◆ TASK DETAILS: Among the entries below, find the line with "- Contohnya pancreas", then quote it and each following line up to and including the line with "- Badan tidak berupaya mengeluarkan insulin", and nothing else.

◆ DATA FOR THE TASK:
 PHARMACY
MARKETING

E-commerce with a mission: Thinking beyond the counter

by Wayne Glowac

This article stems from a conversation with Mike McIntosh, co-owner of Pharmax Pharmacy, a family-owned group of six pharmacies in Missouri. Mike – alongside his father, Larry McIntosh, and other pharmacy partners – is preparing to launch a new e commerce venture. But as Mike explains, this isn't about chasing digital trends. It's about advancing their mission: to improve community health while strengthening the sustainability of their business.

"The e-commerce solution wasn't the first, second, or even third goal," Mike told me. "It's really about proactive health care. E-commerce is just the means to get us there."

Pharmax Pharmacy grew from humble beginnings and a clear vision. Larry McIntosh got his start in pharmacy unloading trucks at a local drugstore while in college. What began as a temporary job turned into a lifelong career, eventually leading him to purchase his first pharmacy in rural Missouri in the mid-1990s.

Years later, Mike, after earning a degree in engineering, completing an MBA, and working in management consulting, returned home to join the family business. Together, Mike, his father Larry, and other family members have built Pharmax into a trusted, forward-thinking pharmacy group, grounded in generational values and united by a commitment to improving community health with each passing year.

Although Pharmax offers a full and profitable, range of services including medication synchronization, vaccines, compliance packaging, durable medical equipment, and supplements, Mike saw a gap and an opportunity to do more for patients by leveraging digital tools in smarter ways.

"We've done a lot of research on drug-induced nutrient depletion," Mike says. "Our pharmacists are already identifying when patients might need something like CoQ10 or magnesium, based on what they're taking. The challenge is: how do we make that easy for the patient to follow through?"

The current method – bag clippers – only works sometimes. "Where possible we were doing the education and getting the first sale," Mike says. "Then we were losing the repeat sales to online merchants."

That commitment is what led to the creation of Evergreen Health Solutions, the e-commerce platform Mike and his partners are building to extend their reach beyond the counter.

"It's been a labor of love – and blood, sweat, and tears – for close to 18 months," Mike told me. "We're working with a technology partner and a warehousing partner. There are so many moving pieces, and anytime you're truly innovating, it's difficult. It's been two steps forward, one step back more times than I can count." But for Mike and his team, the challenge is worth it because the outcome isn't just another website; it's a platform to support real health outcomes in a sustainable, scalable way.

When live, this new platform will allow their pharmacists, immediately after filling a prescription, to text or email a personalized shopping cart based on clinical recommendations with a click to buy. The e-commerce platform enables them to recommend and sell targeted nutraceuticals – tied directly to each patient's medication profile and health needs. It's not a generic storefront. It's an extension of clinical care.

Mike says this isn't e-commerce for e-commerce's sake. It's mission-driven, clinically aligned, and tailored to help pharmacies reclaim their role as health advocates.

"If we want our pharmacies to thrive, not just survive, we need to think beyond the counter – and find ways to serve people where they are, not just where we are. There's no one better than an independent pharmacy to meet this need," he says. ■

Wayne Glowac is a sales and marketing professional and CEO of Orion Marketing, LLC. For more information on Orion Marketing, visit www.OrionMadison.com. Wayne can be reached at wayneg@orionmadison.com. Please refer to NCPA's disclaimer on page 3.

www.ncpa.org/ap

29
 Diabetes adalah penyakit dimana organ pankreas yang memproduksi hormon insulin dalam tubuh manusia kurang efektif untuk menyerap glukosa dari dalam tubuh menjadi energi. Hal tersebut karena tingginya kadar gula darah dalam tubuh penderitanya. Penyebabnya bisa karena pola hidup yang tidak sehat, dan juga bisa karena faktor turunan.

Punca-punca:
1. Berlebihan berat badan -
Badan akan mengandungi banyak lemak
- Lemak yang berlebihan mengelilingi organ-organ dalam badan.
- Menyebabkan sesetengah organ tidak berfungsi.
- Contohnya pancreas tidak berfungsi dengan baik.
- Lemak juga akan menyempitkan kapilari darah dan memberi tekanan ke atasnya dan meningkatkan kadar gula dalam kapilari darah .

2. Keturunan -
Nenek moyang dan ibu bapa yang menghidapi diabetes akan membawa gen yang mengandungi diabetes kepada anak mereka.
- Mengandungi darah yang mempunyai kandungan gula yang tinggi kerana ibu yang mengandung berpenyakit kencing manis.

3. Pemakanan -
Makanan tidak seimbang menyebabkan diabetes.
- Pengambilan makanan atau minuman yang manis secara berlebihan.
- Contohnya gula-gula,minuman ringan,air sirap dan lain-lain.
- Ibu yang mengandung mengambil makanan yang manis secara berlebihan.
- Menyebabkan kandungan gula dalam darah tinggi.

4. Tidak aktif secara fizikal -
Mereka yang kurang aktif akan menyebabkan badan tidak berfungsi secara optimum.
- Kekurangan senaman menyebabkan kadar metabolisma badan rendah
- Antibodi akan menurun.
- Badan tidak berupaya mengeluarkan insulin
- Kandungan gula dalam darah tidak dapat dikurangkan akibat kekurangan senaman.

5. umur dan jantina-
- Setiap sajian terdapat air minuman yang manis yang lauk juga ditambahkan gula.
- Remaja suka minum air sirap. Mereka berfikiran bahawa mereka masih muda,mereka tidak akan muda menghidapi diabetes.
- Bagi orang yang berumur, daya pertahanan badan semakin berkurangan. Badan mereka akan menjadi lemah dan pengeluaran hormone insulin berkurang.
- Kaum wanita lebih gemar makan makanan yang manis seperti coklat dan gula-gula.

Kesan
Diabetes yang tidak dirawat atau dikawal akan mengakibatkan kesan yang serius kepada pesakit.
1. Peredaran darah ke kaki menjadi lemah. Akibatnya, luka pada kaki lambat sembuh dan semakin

◆ EXERCISE OUTPUT:
- Contohnya pancreas tidak berfungsi dengan baik.
- Lemak juga akan menyempitkan kapilari darah dan memberi tekanan ke atasnya dan meningkatkan kadar gula dalam kapilari darah .

2. Keturunan -
Nenek moyang dan ibu bapa yang menghidapi diabetes akan membawa gen yang mengandungi diabetes kepada anak mereka.
- Mengandungi darah yang mempunyai kandungan gula yang tinggi kerana ibu yang mengandung berpenyakit kencing manis.

3. Pemakanan -
Makanan tidak seimbang menyebabkan diabetes.
- Pengambilan makanan atau minuman yang manis secara berlebihan.
- Contohnya gula-gula,minuman ringan,air sirap dan lain-lain.
- Ibu yang mengandung mengambil makanan yang manis secara berlebihan.
- Menyebabkan kandungan gula dalam darah tinggi.

4. Tidak aktif secara fizikal -
Mereka yang kurang aktif akan menyebabkan badan tidak berfungsi secara optimum.
- Kekurangan senaman menyebabkan kadar metabolisma badan rendah
- Antibodi akan menurun.
- Badan tidak berupaya mengeluarkan insulin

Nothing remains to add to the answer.